While teams with actual cap space are agreeing (in principle) to big new contracts with players who are scheduled to be unrestricted free agents in two short days, the Pittsburgh Steelers landed a minor splash of their own, though one I imagine was wholly predictable, announcing that general manager Kevin Colbert agreed to another one-year extension that will carry him through the 2022 NFL Draft.
Colbert has been with the organization for more than two decades now as their lead personnel man, and has been responsible for fielding some of the most competitive teams in the league over the course of that time. While postseason success has inexcusably dipped over the course of the past decade, there is more at play in that than just roster management.
Colbert, now 64, has been functioning on one-year contracts for a short while now, and in recent years has made it clear that it is his intention to take the remainder of his career on a year-to-year basis. He tends to ‘say all the right things’ in public.
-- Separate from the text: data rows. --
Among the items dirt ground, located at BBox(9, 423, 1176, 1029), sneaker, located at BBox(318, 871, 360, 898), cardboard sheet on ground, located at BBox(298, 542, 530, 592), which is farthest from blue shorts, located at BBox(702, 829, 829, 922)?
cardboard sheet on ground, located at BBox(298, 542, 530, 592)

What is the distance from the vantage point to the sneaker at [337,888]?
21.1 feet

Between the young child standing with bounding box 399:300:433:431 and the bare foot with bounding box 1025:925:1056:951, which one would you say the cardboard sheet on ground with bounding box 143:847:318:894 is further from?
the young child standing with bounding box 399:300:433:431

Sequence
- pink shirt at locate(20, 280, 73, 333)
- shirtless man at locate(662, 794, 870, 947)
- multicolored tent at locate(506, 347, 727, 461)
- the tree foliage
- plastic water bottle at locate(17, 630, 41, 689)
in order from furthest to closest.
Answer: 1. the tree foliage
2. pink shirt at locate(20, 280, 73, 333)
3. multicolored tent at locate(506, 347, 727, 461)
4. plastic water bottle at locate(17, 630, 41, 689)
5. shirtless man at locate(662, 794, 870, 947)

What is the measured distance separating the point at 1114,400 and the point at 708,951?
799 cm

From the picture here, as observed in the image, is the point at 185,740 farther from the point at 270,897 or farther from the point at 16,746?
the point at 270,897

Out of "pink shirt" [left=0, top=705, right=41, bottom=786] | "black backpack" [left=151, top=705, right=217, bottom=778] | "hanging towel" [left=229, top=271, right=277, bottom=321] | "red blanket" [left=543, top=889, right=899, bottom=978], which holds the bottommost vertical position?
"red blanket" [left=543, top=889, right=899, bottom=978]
According to Aditi Kinkhabwala, he says something slightly different in less public venues. After the one-year extension was announced, the NFL reporter Tweeted that he has communicated privately that “he’ll retire when Ben Roethlisberger does”.
#Steelers GM Kevin Colbert has publicly said he likes being on one-year deals and less-publicly said he’ll retire when Ben Roethlisberger does. Well… the QB is back and so Colbert is too. Team announces the GM has signed a one-year extension, through the 2022 draft.
— Aditi Kinkhabwala (@AKinkhabwala) March 15, 2021
Roethlisberger, the team’s franchise quarterback, is entering his 18th season, and perhaps his last, after reworking his contract to provide the team with cap relief. The deal consisted of a $5 million pay cut and a full restructure of his remaining final-year compensation, which was turned into a signing bonus and rolled over into four void years, which automatically void five days after the Super Bowl.
To say the least, there is a fairly good chance that the 2021 season will be Roethlisberger’s last as an NFL player. And should that prove to be the case, it will likely be followed by a good deal of change on the Steelers as well, as changeover of a franchise quarterback often invokes these sorts of moves.
While Colbert has been among the best at what he does, the organization seems to believe that they have multiple qualified candidates in-house that could succeed him, as Eric DeCosta has done for Ozzie Newsome with the Baltimore Ravens, in Brandon Hunt and Phil Kriedler.
Still, earlier this offseason, team president Art Rooney II did say that when the time comes to search for a new general manager, “we’d look at opening up the situation and doing a search”. They would have to, of course. The revision of the Rooney Rule from last year requires that teams interview at least one external minority candidate for any general manager or equivalent position.